Children who drink water containing high levels of lead can be at risk for learning disabilities, damage to the nervous system and kidneys and brain development problems, according to the Maine Department of Health and Human Services.
An MSSM home economics sink is testing a 2.1 ppb while two water fountains are testing at 1.4 and 1.3 ppb. The remaining kitchen sink, located in Limestone’s Recreation Department, which also shares the building, has tested at 1.4 ppb.
Those sinks had previously tested at 18.7, 8.9, 8.1 and 43.7, respectively, from initial samples in February and at 15, 6.4, 6.9 and 107 ppb, respectively, during follow-up testing in August. The most recent results occurred after the school disconnected and installed water filters at affected sinks.
At the latest school committee meeting Wednesday, Superintendent William Dobbins said that he and school officials had not yet received results for the remaining three faucets, which are connected to a kitchen sink and wall mount sink at MSSM and a teacher’s room in LCS.
During initial sampling, those sinks tested at 25.3, 103 and 18.9 pbb, respectively. They tested at 10.5, 8.9 and 6.8 ppb, respectively, with follow-up testing in August.
“We tested [the three remaining] sinks this week and are still awaiting results,” Dobbins said.
Dobbins faced public criticism after MSSM Executive Director Sam Critchlow alleged that he waited three months before notifying school and community members of the initial lead test results. At the time, 25 of the school’s 37 faucets tested well beyond the state’s limit of 4 ppb or the Environmental Protection Agency’s 15 ppb.

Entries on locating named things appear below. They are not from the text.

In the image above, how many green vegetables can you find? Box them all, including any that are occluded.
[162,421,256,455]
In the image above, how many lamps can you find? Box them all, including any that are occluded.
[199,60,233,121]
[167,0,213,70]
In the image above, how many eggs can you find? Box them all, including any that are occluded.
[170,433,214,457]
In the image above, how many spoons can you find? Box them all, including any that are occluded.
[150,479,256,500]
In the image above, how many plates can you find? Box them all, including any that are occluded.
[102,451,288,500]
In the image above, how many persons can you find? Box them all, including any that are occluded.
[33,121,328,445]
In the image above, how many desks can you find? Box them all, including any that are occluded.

Records later showed that LCS provided public notification of the initial results in May, after CDC officials requested those results. At that time, several follow-up tests had already been done.

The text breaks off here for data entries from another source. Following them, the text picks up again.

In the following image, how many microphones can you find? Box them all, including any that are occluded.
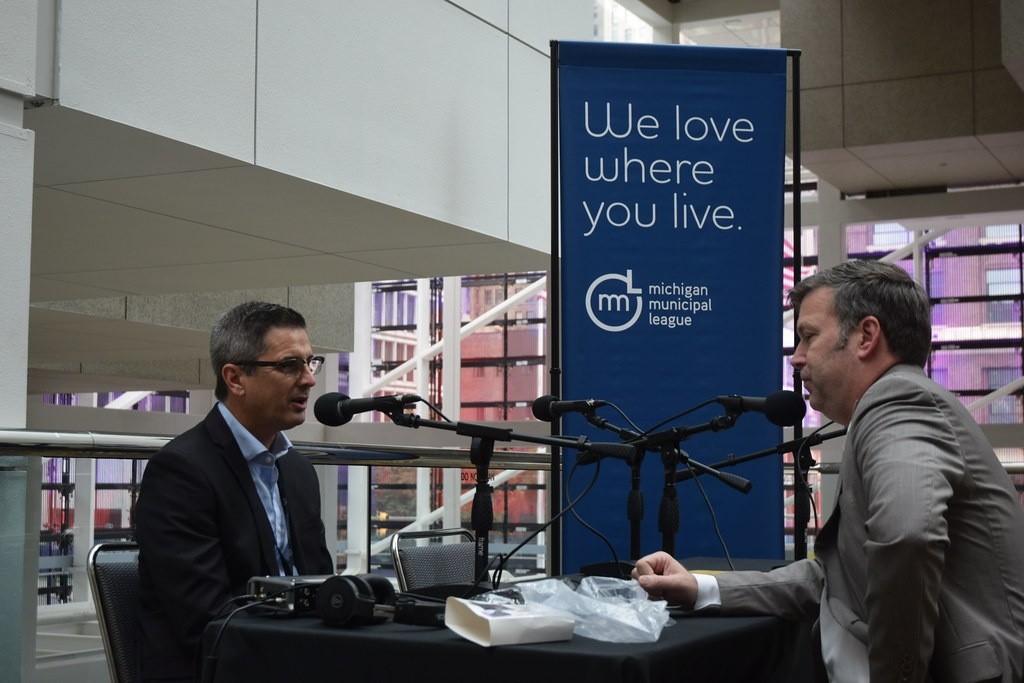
[532,394,607,422]
[313,392,421,427]
[715,391,807,427]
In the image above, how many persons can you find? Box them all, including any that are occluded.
[134,302,333,683]
[632,259,1024,683]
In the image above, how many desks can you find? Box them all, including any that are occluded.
[193,557,823,683]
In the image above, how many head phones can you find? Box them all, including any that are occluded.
[315,573,450,628]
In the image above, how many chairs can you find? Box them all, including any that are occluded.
[391,530,476,595]
[88,542,154,683]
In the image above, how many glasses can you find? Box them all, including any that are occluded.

The delay appeared to violate a state CDC rule that schools notify community members within five days of receiving initial results.
The CDC indicated through records that Dobbins also waited three months to notify community members in Caswell about initially high lead levels of lead at Dawn F. Barnes Elementary School. All 19 faucets tested below 1 ppb after follow-ups in July.
In September, Dobbins told Limestone school committee members that he waited to notify the public of the initial results so that the committee would know first. Committee members said that they did not know the results until June and urged school officials to conduct remediation and further tests.
Committee members did not offer further comments during Wednesday’s meeting.
In other business, school leaders honored former committee member Kathie Beaulieu for her three years of service. Dobbins presented Beaulieu with an engraved rocking chair alongside former committee member Michelle Albert, who received her chair at last month’s meeting.
Beaulieu served on the school committee from 2019 until 2022 and was instrumental in LCS’s efforts to withdraw from RSU 39, Dobbins said.